Short task =>
Swap "guardrail post" for "fence post" throughout the material below, leaving everything else unchanged.
***** Data in this exercise
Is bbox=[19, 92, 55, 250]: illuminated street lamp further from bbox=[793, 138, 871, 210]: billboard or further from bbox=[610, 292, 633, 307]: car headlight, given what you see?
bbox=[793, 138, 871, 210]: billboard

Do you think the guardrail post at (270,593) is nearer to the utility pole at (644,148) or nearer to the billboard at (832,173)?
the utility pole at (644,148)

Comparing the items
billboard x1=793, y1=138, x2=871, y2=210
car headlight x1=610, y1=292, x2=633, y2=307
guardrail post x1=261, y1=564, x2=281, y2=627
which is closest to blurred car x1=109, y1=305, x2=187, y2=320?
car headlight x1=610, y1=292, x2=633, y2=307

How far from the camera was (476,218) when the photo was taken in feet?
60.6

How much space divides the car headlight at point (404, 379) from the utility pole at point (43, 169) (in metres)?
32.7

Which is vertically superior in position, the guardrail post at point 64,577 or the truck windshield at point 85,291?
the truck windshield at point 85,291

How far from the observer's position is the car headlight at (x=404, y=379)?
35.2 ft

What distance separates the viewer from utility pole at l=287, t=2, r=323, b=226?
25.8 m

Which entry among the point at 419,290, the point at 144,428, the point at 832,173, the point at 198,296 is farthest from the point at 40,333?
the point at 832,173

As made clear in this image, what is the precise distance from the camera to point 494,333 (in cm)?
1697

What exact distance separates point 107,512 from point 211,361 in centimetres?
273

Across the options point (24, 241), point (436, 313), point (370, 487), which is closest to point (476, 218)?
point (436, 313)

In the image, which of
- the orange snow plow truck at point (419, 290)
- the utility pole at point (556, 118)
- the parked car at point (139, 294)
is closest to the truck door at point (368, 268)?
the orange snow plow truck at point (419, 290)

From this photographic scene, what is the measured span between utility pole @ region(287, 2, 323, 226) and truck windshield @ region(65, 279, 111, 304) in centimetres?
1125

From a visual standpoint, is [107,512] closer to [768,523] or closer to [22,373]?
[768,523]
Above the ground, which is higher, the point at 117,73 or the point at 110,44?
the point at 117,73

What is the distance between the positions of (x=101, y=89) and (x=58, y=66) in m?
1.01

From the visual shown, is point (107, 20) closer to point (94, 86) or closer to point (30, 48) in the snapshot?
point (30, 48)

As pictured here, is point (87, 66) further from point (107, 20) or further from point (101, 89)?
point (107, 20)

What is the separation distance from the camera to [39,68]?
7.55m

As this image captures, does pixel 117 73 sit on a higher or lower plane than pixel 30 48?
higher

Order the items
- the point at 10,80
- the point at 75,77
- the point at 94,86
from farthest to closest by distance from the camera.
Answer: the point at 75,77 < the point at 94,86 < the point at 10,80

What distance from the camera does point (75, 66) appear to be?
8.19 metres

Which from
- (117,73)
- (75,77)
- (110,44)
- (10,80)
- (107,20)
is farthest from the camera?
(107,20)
**********
Solution =>
Is bbox=[19, 92, 55, 250]: illuminated street lamp further from bbox=[793, 138, 871, 210]: billboard or further from bbox=[610, 292, 633, 307]: car headlight, given what you see?
bbox=[793, 138, 871, 210]: billboard

Do you think the fence post at (270,593) is nearer to the utility pole at (644,148) or nearer to the billboard at (832,173)?
the utility pole at (644,148)

Comparing the items
billboard x1=793, y1=138, x2=871, y2=210
car headlight x1=610, y1=292, x2=633, y2=307
fence post x1=261, y1=564, x2=281, y2=627
which is closest to blurred car x1=109, y1=305, x2=187, y2=320?
car headlight x1=610, y1=292, x2=633, y2=307

How far from the camera was (476,218) when the photo was taken in feet?
60.6

How much space divides the car headlight at point (404, 379) from the utility pole at point (43, 169) (in metres)?
32.7

Which is vertically superior in position, the fence post at point 64,577 or the truck windshield at point 85,291?
the truck windshield at point 85,291

How far from the observer's position is the car headlight at (x=404, y=379)?
35.2 ft

What distance separates the viewer from utility pole at l=287, t=2, r=323, b=226?
25.8 m

Which entry among the point at 419,290, the point at 144,428, the point at 832,173, the point at 198,296 is farthest from the point at 40,333?
the point at 832,173

As made clear in this image, what is the precise distance from the camera to point 494,333 (in cm)?
1697

What exact distance separates point 107,512 from point 211,361 in centimetres?
273

Across the options point (24, 241), point (436, 313), point (370, 487), which is closest to point (476, 218)?
point (436, 313)

In the image, which of
- the orange snow plow truck at point (419, 290)
- the utility pole at point (556, 118)
- the parked car at point (139, 294)
is closest to the truck door at point (368, 268)?
the orange snow plow truck at point (419, 290)

From this photographic scene, what is the measured span between utility pole @ region(287, 2, 323, 226) and truck windshield @ region(65, 279, 111, 304) in centimetres?
1125

From a visual standpoint, is [107,512] closer to [768,523] or closer to [22,373]?
[768,523]
Above the ground, which is higher, the point at 117,73 or the point at 110,44?
the point at 117,73

What is the distance between the positions of (x=101, y=89) and (x=58, y=66) in m?
1.01

From the visual shown, is point (107, 20) closer to point (94, 86) or closer to point (30, 48) in the snapshot?
point (30, 48)

As pictured here, is point (87, 66) further from point (107, 20) or further from point (101, 89)?
point (107, 20)

What is the separation distance from the camera to [39,68]?
7.55m

As this image captures, does pixel 117 73 sit on a higher or lower plane than pixel 30 48?
higher

Order the items
- the point at 10,80
- the point at 75,77
- the point at 94,86
from farthest to closest by distance from the camera.
Answer: the point at 75,77 < the point at 94,86 < the point at 10,80

What distance from the camera does point (75, 66) appear to be?
8.19 metres

Which from
- (117,73)
- (75,77)
- (110,44)
- (10,80)
- (107,20)
is farthest from the camera?
(107,20)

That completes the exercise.